TRY IT —
Each line from the one that contains "common name: mouse species" down to the last line of the material should be retyped exactly as it stands.
------------
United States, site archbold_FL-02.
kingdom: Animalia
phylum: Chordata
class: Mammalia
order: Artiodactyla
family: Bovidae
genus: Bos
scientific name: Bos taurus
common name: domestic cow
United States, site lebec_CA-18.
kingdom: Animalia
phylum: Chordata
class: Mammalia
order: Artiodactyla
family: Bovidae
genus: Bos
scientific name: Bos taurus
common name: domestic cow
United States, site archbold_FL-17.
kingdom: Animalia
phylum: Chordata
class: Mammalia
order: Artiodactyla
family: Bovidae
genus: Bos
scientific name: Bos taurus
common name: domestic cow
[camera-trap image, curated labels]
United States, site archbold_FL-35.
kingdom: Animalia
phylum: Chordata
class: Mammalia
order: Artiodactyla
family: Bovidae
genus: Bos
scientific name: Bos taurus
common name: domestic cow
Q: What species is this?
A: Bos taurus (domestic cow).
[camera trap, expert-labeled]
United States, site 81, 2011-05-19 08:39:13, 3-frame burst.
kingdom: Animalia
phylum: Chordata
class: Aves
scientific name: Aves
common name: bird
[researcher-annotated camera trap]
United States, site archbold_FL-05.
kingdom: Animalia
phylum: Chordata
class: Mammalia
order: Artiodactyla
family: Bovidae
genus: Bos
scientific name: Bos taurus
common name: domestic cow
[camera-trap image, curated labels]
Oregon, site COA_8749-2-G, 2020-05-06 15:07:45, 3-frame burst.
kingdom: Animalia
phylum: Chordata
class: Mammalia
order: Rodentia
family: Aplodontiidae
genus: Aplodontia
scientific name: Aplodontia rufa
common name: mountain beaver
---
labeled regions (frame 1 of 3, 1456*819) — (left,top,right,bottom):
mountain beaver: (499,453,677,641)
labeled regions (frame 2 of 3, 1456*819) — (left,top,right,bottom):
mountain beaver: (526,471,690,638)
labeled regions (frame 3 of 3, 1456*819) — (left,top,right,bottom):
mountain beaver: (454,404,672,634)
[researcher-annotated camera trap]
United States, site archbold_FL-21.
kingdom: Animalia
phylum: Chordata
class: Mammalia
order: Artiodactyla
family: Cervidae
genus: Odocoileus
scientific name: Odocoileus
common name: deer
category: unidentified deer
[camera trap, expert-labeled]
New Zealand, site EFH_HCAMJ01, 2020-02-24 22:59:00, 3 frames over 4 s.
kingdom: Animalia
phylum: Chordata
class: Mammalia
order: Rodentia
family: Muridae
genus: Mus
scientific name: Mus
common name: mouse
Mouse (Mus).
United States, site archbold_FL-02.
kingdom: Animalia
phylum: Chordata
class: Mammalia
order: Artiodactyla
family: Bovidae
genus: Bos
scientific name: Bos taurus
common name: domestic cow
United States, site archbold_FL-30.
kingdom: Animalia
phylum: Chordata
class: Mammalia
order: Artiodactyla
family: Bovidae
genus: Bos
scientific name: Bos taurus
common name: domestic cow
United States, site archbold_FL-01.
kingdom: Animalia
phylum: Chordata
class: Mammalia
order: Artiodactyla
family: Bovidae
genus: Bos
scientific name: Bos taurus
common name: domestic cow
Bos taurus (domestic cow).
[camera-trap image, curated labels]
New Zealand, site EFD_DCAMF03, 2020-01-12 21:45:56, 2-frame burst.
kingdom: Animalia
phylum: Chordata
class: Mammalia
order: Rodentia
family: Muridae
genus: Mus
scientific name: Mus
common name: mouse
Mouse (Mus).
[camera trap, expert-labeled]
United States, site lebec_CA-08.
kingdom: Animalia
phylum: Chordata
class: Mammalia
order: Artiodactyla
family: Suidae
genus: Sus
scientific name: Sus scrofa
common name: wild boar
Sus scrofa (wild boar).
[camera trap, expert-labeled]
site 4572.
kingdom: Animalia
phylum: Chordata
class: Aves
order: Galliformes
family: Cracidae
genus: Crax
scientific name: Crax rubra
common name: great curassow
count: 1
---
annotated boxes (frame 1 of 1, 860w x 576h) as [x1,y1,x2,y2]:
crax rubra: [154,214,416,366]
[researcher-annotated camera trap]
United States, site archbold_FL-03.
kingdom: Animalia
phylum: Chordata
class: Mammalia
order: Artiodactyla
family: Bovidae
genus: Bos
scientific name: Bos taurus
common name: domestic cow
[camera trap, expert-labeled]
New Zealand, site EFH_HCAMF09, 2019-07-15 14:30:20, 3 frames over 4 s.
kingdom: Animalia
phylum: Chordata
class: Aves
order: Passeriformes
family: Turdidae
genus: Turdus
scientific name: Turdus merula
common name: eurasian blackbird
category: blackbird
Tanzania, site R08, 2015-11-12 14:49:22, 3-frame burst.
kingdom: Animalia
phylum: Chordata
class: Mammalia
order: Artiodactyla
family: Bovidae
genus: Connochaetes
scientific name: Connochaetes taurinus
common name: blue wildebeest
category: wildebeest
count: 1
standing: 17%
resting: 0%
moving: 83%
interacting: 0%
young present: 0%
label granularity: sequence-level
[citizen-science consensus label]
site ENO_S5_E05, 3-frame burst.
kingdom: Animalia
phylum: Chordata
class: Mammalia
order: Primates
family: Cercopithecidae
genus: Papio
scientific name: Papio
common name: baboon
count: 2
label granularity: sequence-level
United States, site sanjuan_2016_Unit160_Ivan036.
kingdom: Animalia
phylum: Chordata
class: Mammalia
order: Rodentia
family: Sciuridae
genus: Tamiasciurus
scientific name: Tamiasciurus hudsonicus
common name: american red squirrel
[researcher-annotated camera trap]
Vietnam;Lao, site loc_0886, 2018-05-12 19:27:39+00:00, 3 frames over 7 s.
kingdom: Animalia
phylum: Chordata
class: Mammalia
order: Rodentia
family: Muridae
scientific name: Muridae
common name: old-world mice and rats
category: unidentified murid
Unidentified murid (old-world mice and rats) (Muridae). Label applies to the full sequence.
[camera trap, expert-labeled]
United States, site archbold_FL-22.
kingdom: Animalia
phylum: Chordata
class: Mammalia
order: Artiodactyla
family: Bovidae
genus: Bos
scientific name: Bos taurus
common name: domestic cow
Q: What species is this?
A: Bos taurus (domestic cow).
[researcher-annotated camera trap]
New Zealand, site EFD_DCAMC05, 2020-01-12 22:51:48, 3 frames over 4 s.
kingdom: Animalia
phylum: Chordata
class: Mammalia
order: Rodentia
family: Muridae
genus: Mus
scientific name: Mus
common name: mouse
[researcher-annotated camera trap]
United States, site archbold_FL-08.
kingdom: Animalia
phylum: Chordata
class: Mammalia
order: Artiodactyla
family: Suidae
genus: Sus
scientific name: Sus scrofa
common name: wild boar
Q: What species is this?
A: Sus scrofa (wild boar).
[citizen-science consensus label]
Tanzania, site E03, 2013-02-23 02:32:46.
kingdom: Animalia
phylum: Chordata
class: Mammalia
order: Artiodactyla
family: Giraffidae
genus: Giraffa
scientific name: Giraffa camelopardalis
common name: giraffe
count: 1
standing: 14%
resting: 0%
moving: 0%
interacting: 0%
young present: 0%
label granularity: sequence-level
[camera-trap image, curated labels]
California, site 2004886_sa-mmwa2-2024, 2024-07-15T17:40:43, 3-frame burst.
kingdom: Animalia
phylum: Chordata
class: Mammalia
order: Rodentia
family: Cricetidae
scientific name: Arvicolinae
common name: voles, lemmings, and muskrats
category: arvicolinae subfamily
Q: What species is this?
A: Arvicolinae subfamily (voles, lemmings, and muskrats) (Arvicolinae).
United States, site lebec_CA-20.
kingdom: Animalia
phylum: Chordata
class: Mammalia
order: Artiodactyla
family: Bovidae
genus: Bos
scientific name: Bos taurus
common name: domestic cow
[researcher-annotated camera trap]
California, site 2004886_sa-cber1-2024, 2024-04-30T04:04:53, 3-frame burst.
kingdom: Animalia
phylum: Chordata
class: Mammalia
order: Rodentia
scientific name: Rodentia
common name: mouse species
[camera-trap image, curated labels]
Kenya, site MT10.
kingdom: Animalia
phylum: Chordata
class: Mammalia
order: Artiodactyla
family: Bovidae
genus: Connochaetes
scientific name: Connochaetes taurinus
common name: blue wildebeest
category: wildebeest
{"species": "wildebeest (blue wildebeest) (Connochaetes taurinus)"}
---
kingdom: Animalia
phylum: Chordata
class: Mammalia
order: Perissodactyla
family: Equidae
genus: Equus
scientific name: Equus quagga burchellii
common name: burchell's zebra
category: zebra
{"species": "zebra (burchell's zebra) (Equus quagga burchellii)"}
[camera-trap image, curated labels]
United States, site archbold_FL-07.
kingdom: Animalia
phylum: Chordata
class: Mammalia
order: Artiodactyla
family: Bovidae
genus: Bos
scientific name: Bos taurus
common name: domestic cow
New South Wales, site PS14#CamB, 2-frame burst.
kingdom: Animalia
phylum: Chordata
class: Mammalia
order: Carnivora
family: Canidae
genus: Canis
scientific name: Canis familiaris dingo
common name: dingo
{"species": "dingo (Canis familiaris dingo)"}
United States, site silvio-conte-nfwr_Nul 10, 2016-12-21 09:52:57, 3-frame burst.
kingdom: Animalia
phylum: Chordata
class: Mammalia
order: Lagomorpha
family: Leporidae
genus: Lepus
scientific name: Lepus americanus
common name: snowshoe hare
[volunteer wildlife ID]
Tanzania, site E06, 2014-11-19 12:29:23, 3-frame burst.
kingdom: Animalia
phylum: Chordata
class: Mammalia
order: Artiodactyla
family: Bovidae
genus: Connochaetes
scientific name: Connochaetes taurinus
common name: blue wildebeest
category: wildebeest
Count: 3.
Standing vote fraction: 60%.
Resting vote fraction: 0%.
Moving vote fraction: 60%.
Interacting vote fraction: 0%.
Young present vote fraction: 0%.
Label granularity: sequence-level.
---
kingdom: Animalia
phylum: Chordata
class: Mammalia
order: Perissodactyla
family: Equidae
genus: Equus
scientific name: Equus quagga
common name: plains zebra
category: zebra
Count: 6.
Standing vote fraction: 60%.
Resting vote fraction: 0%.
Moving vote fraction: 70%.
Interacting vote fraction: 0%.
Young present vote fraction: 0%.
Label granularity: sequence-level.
------------
REPLY —
common name: mouse species
[camera-trap image, curated labels]
Kenya, site MT10.
kingdom: Animalia
phylum: Chordata
class: Mammalia
order: Artiodactyla
family: Bovidae
genus: Connochaetes
scientific name: Connochaetes taurinus
common name: blue wildebeest
category: wildebeest
{"species": "wildebeest (blue wildebeest) (Connochaetes taurinus)"}
---
kingdom: Animalia
phylum: Chordata
class: Mammalia
order: Perissodactyla
family: Equidae
genus: Equus
scientific name: Equus quagga burchellii
common name: burchell's zebra
category: zebra
{"species": "zebra (burchell's zebra) (Equus quagga burchellii)"}
[camera-trap image, curated labels]
United States, site archbold_FL-07.
kingdom: Animalia
phylum: Chordata
class: Mammalia
order: Artiodactyla
family: Bovidae
genus: Bos
scientific name: Bos taurus
common name: domestic cow
New South Wales, site PS14#CamB, 2-frame burst.
kingdom: Animalia
phylum: Chordata
class: Mammalia
order: Carnivora
family: Canidae
genus: Canis
scientific name: Canis familiaris dingo
common name: dingo
{"species": "dingo (Canis familiaris dingo)"}
United States, site silvio-conte-nfwr_Nul 10, 2016-12-21 09:52:57, 3-frame burst.
kingdom: Animalia
phylum: Chordata
class: Mammalia
order: Lagomorpha
family: Leporidae
genus: Lepus
scientific name: Lepus americanus
common name: snowshoe hare
[volunteer wildlife ID]
Tanzania, site E06, 2014-11-19 12:29:23, 3-frame burst.
kingdom: Animalia
phylum: Chordata
class: Mammalia
order: Artiodactyla
family: Bovidae
genus: Connochaetes
scientific name: Connochaetes taurinus
common name: blue wildebeest
category: wildebeest
Count: 3.
Standing vote fraction: 60%.
Resting vote fraction: 0%.
Moving vote fraction: 60%.
Interacting vote fraction: 0%.
Young present vote fraction: 0%.
Label granularity: sequence-level.
---
kingdom: Animalia
phylum: Chordata
class: Mammalia
order: Perissodactyla
family: Equidae
genus: Equus
scientific name: Equus quagga
common name: plains zebra
category: zebra
Count: 6.
Standing vote fraction: 60%.
Resting vote fraction: 0%.
Moving vote fraction: 70%.
Interacting vote fraction: 0%.
Young present vote fraction: 0%.
Label granularity: sequence-level.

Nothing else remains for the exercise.